Restart writes always emit a checkpoint. If the last processed climate step is more than one timestep before midnight, SIPNET logs a warning, as there will be a time gap in any resumption from that file.

Resumed climate segments must begin on the day after the checkpoint boundary. If they start more than one timestep after midnight (using the first resumed climate row's timestep length) SIPNET logs a warning.
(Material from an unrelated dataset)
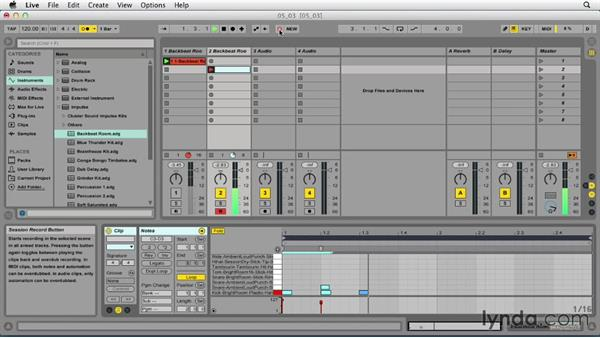 Welcome: Ableton Live 9 Essential Training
Event files must be segmented to the same time boundaries as climate segments.

When Saved State Changes

If you add saved state or change an existing saved payload:

  1. Update the serialized payload type and restart read/write logic in src/sipnet/restart.c.
  2. Update the RESTART_SCHEMA_LAYOUT_* constants, static asserts, and runtime schema-layout validation.
  3. Update restart docs/tests and bump RESTART_SCHEMA_VERSION.

Struct Drift Guards

Restart schema v1.0 includes compile-time and runtime drift guards so struct layout changes cannot silently pass:

  • Compile-time guards: _Static_assert checks in src/sipnet/restart.c for Envi, Trackers, PhenologyTrackers, EventTrackers, and expected number of model flags in Context.
  • Runtime guards: schema_layout.* fields in each checkpoint are validated on load.
  • Test guardrails: tests/sipnet/test_restart_infrastructure/testRestartMVP.c verifies schema layout keys are present and rejects tampered values.

Schema Bump Checklist

When intentionally changing the restart schema version:

  1. Update src/sipnet/restart.c in all schema touchpoints: RESTART_SCHEMA_VERSION, RESTART_SCHEMA_LAYOUT_*, _Static_assert layout guards, and checkpoint read/write + required-key validation logic.
  2. Update restart examples/fixtures to the new header and key set, including the restart fixtures in tests/sipnet/test_restart_infrastructure/testRestartMVP.c.
  3. Update docs that name schema version or key expectations: docs/developer-guide/restart-checkpoint.md and docs/user-guide/running-sipnet.md.